For example, the ground state

geometries of many clusters are seen to change from a disordered morphology to an ordered one (or vice-versa) with the addition of a single atom. 15 Adding an extra atom to some clusters also changes the melting transition from a first-order to a second order. 16-22

The above mentioned and many other size

dependent characteristics make the study and application of aluminum nano clusters with up to a few hundred atoms both interesting and challenging. One such application is the synthesis of aluminum nitride. Aluminum nitride, one of the

industrially important materials, carries high impact as an electronic material and is usually synthesized

through a direct reaction between Al surface or clusters and N 2 at a high temperature and pressure 23

Nevertheless, one needs to modify a processing condition to smoothen such tedious and hard reactions.

Consequently, recent experimental studies showing that Al clusters of range 25-100 have melting temperatures that are 450 K, well below the bulk melting temperature, 934 K has excited the several researchers 22
. Not only clusters in this range show a depressed melting temperature, they also show a size sensitive melting behavior. These results can be exploited to design the chemical reactions at

desired temperature by choosing an appropriate cluster. In addition, the depressed melting temperature

of clusters facilitates easier chemisorption and thus various chemical reactions at very low temperatures

(around 450 K). It is noteworthy that N 2 molecule is only known to physisorb on the Al surfaces below the melting temperatures 24
and thus use of clusters for such reactions could be more advantageous. The above aspect is demonstrated very nicely in a recent report by Jarrold and co-workers 1 where they discuss the reactivity of N 2 on Al 100
cluster. They have determined the melting temperature of Al 100
using heat capacity measurements following which the ion beam experiments are used to investigate the reaction between the cluster and molecular N 2 . They show that above the melting transition, the activation barrier for N 2 adsorption decreases nearly by 1 eV. The importance of Al-N reaction has also motivated Romanowski et. al. 25
to perform a theoretical study of N 2 reaction with liquid Al metal. They have determined the activation barrier for dissociative chemisorption of N 2 to be

3.0 eV. They propose that the melting decreases the surface energy, and atoms in liquid are mobile and

better able to adjust the N 2 molecule. Hence, previous studies on N 2 adsorption conclude that the atoms on the surface of the liquid cluster move to minimize their energy lowering the activation barrier. Apart from the enhanced mobility, very little understanding is available concerning the role of

structure and bonding of Al clusters on the adsorption/reactivity of the cluster. The catalytic reactivity

is always attributed to specific and precise structural rearrangement of atoms in the material. It is

worthwhile to correlate the above two parameters to their reactivity. Thus, the interesting questions are:

"Is the chemisorption of N 2 molecule a consequence of highly different structure of Al cluster following the phase transition? Do the changes in structure modify the chemical bonding property within the cluster thereby enhancing its reactivity or the higher reactivity is due the dynamical rearrangement of atoms within cluster? Does this reactivity vary as a function of cluster size?" To answer the above questions, we have studied systematically the adsorption behavior of N 2 on Al cluster

as a function of cluster size. We also address the issue of conformational changes following the phase

transition and their impact on N 2 adsorption. To achieve this objective, we choose a series of Al clusters of variable size. It includes low energy conformers of Al 2 , Al 3 , Al 13 , Al 30
and Al 100
clusters. Al 2 and Al 3 are the smallest of Al clusters that have been analyzed for understanding the adsorption of N 2 molecule. The reason for starting with such small clusters is to have a qualitative understanding on two issues viz., (a) to understand the electronic properties underlying the adsorption of the molecule on the cluster. (b) to analyze the adsorption of N 2 molecule as a function of Al cluster size. After analyzing the various reactive sites of these clusters, N 2 is adsorbed on them to study its interactive nature. The zero-temperature studies of adsorption is extended to a decahedron conformer as well as a few high energy conformers of Al 13 (typically seen after the phase transition) to analyze the ease of adsorption on high energy

conformations. Since melting enhances distortion, these high energy structures help us to correlate the

specific role of structure and bonding towards chemisorption of N 2 . All considered structures were optimized and the bonding properties within them are analyzed through Electron Localization Function (ELF) and Frontier Molecular Orbital (FMO). The rest of the work is organized as follows. In Section II, we give a brief description of the computational method and descriptors of reactivity used in this work. Results and discussion are presented in section III for Al n --N 2 interaction. Finally, our conclusions are summarized in section IV.
═══
- _Tasks_
A – Reproduce everything in the passage on nitrogen adsorption by aluminum clusters from "specific role of" down to "in section IV.".
B – Write the next part of the passage on nitrogen adsorption by aluminum clusters, picking up right after its final sentence.

- _Data section_
═══
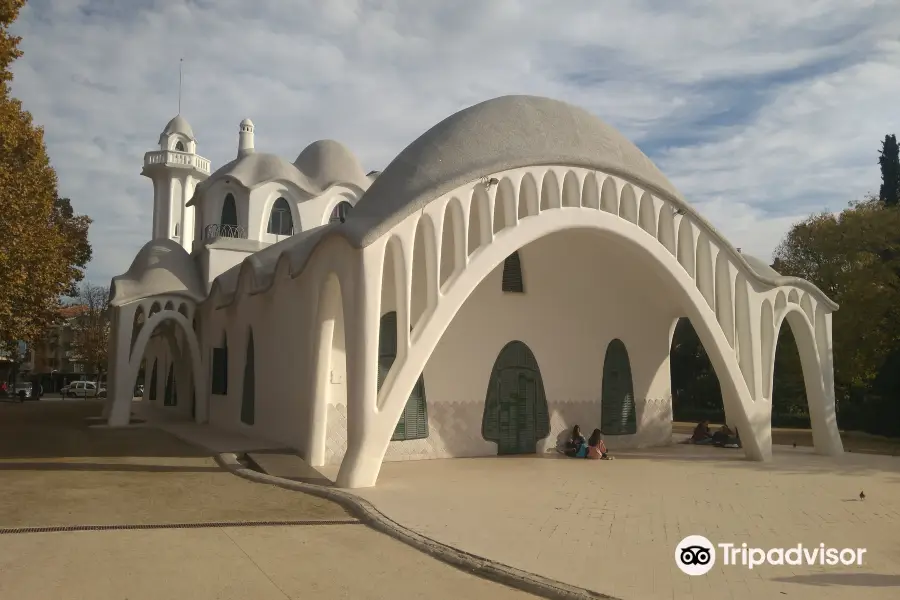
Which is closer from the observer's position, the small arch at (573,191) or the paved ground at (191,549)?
═══
- _Answers to the exercise_
A –
specific role of structure and bonding towards chemisorption of N 2 . All considered structures were optimized and the bonding properties within them are analyzed through Electron Localization Function (ELF) and Frontier Molecular Orbital (FMO). The rest of the work is organized as follows. In Section II, we give a brief description of the computational method and descriptors of reactivity used in this work. Results and discussion are presented in section III for Al n --N 2 interaction. Finally, our conclusions are summarized in section IV.

B –
II. Computational Details

As mentioned, we have considered aluminum clusters of varying sizes viz.,: Al 2 , Al 3 , Al 13 , Al 30
and Al 100
for the study. All the possible conformations of these clusters are optimized. Following the

optimization, low lying structures are considered for further study of adsorption. All the structures were

optimized using Density Functional Theory (DFT) based method. The optimization is carried out using VASP.

26, 27

As in standard DFT programs, the stationary ground state is calculated by solving iterative

Kohn-Sham equations.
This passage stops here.